[READING PASSAGE]
2. Materials and methods

2.1. Ethics statement

Four- to six-week-old female BALB/c mice and four- to five-month-old female NZW rabbits were used in the study. The animal studies were carried out in strict accordance with the recommendations in the Guide for the Care and Use of Laboratory Animals of the National Institutes of Health. The animal protocol was approved by the Committee on the Ethics of Animal Experiments of the New York Blood Center (Permit Number: 194.15).

2.2. Construction, expression and purification of recombinant proteins

The construction, expression and purification of recombinant MERS-CoV RBD fragments with Fc of human IgG were done as previously described with some modifications [18], [29]. Briefly, genes encoding residues 350-588, 358-588, 367-588, 367-606, and 377-588 of MERS-CoV S protein were respectively amplified by PCR using codon-optimized MERS-CoV S sequences (GenBank: AFS88936.1) as template and inserted into the pFUSE-hIgG1-Fc2 expression vector (hereinafter named Fc; InvivoGen, San Diego, CA). MERS-CoV S1 (residues 18-725) plus a C-terminal His6 (S1-His) was amplified and inserted into pJW4303 expression vector (Jiangsu Taizhou Haiyuan Protein Biotech, Co., Ltd., China). The recombinant plasmids were transfected into 293T cells (ATCC, Manassas, VA), changed into fresh serum-free DMEM (Invitrogen, Carlsbad, CA) 8 h later, and collected for supernatant containing expressed proteins 72 h post-transfection. The recombinant proteins were purified by Protein A affinity chromatography (GE Healthcare, Piscataway, NJ) for proteins with Fc or Ni-NTA Superflow (Qiagen, Valencia, CA) for proteins with His tag, according to the manufacturers’ instructions.
[/READING PASSAGE]
[DATA SECTION]
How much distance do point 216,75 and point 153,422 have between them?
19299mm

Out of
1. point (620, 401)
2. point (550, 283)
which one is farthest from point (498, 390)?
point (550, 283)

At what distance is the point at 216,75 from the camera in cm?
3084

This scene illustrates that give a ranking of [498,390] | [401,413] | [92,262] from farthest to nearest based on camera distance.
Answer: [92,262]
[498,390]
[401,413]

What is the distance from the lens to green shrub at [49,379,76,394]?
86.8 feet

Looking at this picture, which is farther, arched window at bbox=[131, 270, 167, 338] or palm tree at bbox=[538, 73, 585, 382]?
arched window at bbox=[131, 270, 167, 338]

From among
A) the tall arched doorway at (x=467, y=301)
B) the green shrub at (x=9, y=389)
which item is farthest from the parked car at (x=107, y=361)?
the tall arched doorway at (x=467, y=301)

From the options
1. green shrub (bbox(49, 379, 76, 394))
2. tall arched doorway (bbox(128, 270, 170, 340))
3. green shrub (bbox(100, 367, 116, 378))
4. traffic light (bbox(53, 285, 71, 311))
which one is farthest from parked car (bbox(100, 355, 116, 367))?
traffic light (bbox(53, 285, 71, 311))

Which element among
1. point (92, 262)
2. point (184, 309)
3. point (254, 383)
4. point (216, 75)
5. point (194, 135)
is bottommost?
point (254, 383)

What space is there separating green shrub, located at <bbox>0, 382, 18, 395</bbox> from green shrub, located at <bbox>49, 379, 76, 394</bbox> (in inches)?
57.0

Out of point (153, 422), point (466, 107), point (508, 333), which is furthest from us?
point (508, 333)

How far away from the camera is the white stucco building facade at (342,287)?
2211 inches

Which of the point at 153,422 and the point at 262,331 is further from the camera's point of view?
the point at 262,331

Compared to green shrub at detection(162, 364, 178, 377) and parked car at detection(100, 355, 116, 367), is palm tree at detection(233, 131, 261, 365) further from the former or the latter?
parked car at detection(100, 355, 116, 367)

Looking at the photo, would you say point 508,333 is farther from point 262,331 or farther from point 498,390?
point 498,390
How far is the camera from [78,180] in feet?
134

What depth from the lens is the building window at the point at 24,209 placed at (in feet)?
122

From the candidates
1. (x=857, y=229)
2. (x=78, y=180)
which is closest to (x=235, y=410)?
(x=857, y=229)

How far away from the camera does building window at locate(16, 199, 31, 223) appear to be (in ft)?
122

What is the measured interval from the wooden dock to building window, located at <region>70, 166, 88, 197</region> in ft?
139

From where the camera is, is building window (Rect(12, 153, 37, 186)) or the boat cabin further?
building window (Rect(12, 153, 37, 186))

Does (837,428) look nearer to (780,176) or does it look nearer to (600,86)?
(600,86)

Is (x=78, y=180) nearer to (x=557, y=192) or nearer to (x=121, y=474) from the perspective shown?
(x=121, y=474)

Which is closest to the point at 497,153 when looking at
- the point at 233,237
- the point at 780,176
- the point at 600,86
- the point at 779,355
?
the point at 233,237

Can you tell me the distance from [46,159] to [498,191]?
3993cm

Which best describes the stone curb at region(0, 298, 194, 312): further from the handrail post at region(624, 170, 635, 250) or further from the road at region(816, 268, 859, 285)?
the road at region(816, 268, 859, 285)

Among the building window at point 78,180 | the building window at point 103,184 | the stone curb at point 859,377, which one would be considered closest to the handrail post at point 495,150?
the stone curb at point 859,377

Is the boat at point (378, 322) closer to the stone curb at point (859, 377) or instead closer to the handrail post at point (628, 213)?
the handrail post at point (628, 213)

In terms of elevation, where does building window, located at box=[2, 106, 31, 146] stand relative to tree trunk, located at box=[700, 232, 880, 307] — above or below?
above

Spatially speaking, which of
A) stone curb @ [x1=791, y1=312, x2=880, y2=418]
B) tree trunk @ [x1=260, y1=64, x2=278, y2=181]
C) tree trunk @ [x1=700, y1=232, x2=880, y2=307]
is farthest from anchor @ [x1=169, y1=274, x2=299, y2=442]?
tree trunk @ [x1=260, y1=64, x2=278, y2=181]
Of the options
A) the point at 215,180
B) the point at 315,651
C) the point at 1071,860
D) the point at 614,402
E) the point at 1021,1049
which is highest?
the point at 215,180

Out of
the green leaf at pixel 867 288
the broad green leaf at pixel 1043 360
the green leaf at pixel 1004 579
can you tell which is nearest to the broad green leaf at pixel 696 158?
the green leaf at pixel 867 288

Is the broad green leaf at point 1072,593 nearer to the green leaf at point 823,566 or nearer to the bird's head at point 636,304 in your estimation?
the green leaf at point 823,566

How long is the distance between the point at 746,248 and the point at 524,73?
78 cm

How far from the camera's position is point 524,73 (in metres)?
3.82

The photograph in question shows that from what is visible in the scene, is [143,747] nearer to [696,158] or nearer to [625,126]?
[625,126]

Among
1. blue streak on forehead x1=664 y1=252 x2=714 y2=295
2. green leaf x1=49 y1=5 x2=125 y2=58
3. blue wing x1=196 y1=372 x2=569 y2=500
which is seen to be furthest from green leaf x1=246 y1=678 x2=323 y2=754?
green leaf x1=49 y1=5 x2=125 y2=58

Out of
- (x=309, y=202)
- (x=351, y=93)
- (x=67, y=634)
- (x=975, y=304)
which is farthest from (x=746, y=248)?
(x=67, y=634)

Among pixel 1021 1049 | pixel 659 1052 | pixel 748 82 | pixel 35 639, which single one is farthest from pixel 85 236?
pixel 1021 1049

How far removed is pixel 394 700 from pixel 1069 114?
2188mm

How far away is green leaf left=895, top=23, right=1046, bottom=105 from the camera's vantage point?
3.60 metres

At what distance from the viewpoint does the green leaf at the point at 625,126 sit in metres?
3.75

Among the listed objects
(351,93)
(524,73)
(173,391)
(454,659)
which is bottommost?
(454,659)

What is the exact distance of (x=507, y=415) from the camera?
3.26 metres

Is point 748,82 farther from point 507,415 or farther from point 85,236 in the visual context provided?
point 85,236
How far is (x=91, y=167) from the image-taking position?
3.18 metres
[/DATA SECTION]
- WHAT TO PRODUCE -
Please state, according to the methods section, how many hours after transfection the supernatant containing the expressed proteins was collected.

- RESULT OF THE TASK -
72 hours post-transfection.